Whoever named balanitis really screwed up. It doesn’t even have anything to do with balls! It does, however, have to do with the penis. Specifically, balanitis refers to swelling or inflammation of the foreskin or the head of the penis.
Ever heard of it? Me neither. That said, it actually impacts around 1 in 20 men, so it should probably enter more of our vocabularies.
While it sounds like a highly specific condition, balanitis is actually a broad term for most types of inflammation caused by infections or other skin problems in the penile area. This inflammation can often be itchy, red and painful, and is usually paired with discharge. There are three varieties of balanitis, though the majority of cases qualify as Zoon’s balanitis. Because the foreskin is such a prime region for it, uncircumcised people are more likely to experience it. Often, it occurs from an overgrowth of bacteria, yeast or moisture trapped around the head of the penis. As such, not cleansing oneself enough is a common cause — yet according to Healthline, washing too much can cause it, as well.
This is largely because it turns out that soap, while obviously a pretty nice invention, isn’t that great for the skin. Too much of it can strip the skin of protective moisture, and soap itself can also get trapped within the foreskin causing irritation. Even worse are scented soaps and lotions, which can often cause rashes in the more sensitive regions of the body. Your best bet to avoid any problems while still keeping clean is to shower with a mild, unscented body wash (not bar soap, which can be extra drying) around and inside the foreskin region while taking care to rinse entirely. Don’t let any soap get stuck there, and dry it thoroughly afterwards.
Other types of balanitis, Pseudoepitheliomatous keratotic and micaceous balanitis and Circinate balanitis, are usually symptoms of other conditions. Circinate balanitis is caused by reactive arthritis, a type of arthritis that itself is caused by an underlying infection.
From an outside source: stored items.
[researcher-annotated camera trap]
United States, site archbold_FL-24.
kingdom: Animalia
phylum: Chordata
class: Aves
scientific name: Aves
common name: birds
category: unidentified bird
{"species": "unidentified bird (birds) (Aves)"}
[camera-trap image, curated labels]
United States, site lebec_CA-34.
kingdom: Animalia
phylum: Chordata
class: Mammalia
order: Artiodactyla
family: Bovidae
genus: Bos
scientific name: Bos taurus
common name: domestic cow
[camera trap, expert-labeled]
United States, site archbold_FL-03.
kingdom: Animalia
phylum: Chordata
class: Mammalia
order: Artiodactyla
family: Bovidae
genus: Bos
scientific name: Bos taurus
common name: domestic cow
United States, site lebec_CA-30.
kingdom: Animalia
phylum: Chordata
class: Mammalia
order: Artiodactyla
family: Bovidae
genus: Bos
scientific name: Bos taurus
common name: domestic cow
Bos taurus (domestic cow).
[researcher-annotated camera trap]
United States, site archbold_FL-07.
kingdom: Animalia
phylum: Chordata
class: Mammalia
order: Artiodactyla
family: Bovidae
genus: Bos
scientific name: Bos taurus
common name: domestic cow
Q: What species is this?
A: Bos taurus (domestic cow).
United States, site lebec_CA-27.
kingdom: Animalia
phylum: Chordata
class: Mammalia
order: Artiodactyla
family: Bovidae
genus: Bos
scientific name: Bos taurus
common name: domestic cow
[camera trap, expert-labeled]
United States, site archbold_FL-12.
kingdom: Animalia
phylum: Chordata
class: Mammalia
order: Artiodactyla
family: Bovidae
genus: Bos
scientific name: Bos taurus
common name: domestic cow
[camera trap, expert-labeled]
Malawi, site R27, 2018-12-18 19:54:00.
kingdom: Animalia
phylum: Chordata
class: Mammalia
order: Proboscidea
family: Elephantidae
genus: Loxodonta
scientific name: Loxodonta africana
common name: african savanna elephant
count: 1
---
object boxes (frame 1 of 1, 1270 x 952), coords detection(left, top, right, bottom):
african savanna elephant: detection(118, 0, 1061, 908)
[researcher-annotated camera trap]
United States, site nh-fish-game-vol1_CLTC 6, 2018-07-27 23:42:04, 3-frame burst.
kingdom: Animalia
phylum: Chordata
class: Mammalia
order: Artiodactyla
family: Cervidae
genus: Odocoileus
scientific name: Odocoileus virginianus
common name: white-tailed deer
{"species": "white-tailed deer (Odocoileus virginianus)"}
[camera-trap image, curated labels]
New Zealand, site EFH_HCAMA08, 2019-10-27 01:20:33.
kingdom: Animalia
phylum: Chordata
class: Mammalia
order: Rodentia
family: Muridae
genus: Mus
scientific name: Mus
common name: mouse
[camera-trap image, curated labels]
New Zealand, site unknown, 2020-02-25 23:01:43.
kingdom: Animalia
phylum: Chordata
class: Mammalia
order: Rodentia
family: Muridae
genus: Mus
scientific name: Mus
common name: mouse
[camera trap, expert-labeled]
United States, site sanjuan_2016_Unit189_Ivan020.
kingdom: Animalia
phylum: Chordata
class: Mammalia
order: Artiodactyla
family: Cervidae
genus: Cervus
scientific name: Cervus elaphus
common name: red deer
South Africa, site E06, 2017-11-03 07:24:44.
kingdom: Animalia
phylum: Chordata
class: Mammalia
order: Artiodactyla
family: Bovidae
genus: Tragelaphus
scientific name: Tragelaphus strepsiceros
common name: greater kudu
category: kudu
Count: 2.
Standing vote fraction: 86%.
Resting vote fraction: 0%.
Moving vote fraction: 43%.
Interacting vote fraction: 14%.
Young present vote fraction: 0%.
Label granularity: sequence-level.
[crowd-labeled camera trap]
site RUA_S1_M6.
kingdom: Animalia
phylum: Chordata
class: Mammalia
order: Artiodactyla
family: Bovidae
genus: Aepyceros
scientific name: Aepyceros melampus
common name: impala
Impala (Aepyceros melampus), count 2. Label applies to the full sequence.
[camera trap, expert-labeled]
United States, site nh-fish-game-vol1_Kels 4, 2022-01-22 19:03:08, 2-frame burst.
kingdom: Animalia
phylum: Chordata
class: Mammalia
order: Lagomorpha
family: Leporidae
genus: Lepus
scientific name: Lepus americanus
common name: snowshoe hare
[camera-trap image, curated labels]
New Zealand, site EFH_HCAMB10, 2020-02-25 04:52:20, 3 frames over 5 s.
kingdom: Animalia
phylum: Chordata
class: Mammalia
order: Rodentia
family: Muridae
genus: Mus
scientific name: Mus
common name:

Pseudoepitheliomatous keratotic and micaceous balanitis, meanwhile, only impacts uncircumcised men over 60. It can occur on its own for essentially no reason, but it can also be a symptom of Verrucous carcinoma, a particular type of cancer growth. Regardless, it tends to manifest as thick, scaly warts covering the head of the penis.
There isn’t much that can be done to entirely avoid these varieties of balanitis, or even Zoon’s balanitis to an extent. Sometimes, infections just happen. That said, at least with Zoon’s, you can try your best to maintain proper hygiene without overdoing it.
Better yet, most cases of Zoon’s are pretty simple to treat. You may want a doctor to take a look at it, as they can typically help diagnose whether an infection is causing it. If so, you’ll likely need an antibiotic or antifungal medication. Some over-the-counter antifungal and anti-itch creams can also help remedy it. But as with most situations pertaining to your genitals doing something different, consulting with a doctor is a solid first move. At least now you might know the proper word to describe it!